Open jmtatsch opened 1 month ago
I am considering it, so far I've heard it's not as good as xtts, but haven't tried it myself yet.
Imho its far superior to xtts - less robotic and more emotional. https://www.youtube.com/watch?v=Ghc8cJdQyKQ Only catch is its non-commercial license.
I see a major reason to implement support for Fish: it seems to support quantization.
I have an old GPU with 8G of RAM so every byte matters to me and I really struggled to find any good information on how to quantize XTTS. I conclude that it's not something that can be relied upon so seeing this PR that adds quantization support for Fish Speech makes me very interested!

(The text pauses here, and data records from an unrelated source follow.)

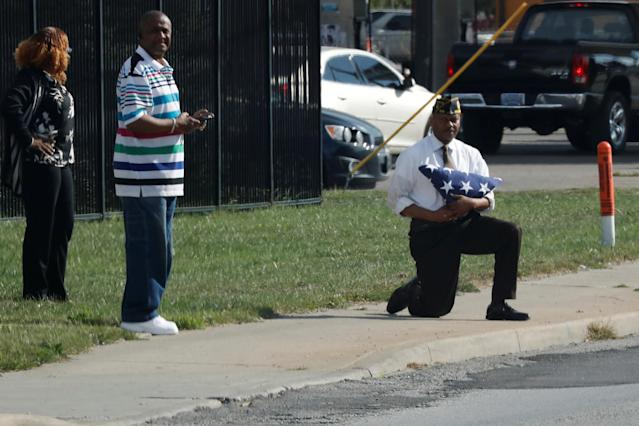 Marvin L. Boatright, as seen from President Donald Trump's motorcade, takes a knee while holding a folded American flagin Indianapolis, Indiana, on September 27, 2017. (Jonathan Ernst / Reuters)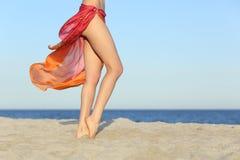 Pés eretos da mulher que levantam na praia que veste um pareo fotografia de stock royalty free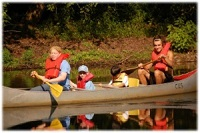 Photo of summer camp attendees in canoe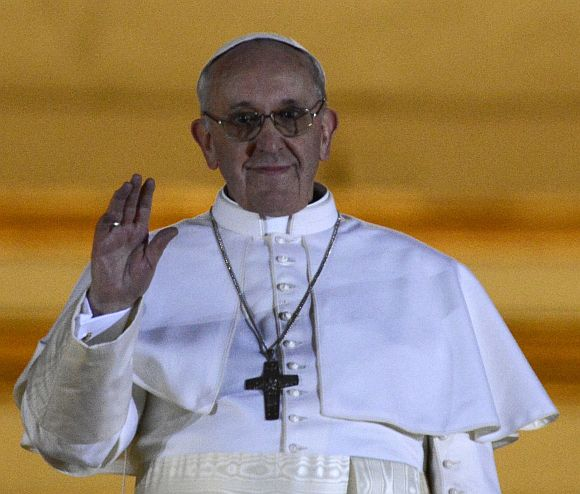 Newly elected Pope Francis, Cardinal Jorge Mario Bergoglio of Argentina appears on the balcony of St. Peter's Basilica after being elected by the conclave of cardinals
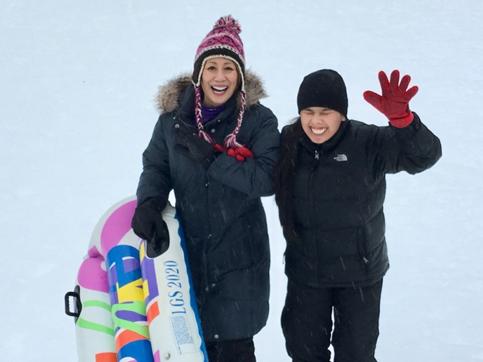 Gina Rose and Seema Tamang enjoying winter activities in Bellevue, Washington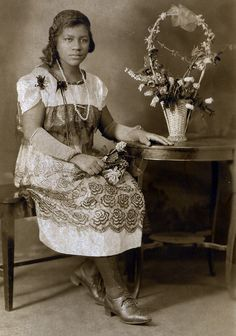 unknown woman sitting for studio portrait, circa 1920
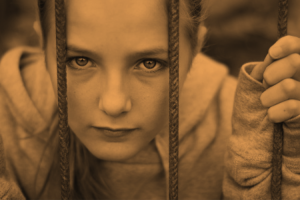 Sad orphan girl - sepia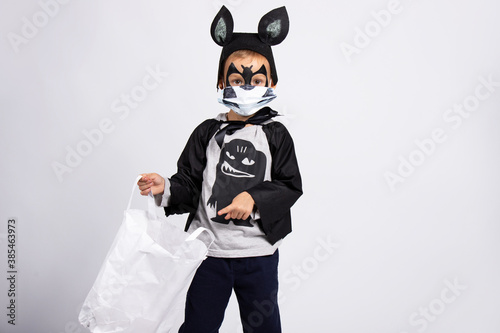 Canvas Kid trick or treat in Halloween costume and face mask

PS: what's up with deepspeed for XTTS btw? I see that it takes a pip install deepspeed
. If you can't support in the official image could you give me some pointers to use it on my side? XTTS is pretty slow for me, too much for interactivity.
I see a major reason to implement support for Fish: it seems to support quantization.
I have an old GPU with 8G of RAM so every byte matters to me and I really struggled to find any good information on how to quantize XTTS. I conclude that it's not something that can be relied upon so seeing this PR that adds quantization support for Fish Speech makes me very interested!
That's a great point, thanks for that.
Re: deepspeed, can you start a new issue or discussion? it's worth its own space, I know it would help low VRAM folks a lot but it's a bit complex, especially for windows.
Hi, I took a quick look at fish audio again. I'm sharing this to make it easier to give it a try!
Their reference is there https://speech.fish.audio/ but I ended up doing my thing:
git clone https://github.com/fishaudio/fish-speech/
cd fish-speech
Then create docker-compose.yml with content:
services:
fish-speech:
image: fishaudio/fish-speech:latest-dev # avoid building it
volumes:
- ./:/exp
deploy:
resources:
reservations:
devices:
- driver: nvidia
count: all
capabilities: [gpu]
network_mode: host # to access their gradio
docker compose up
then go to localhost:7860 to check out their gradio.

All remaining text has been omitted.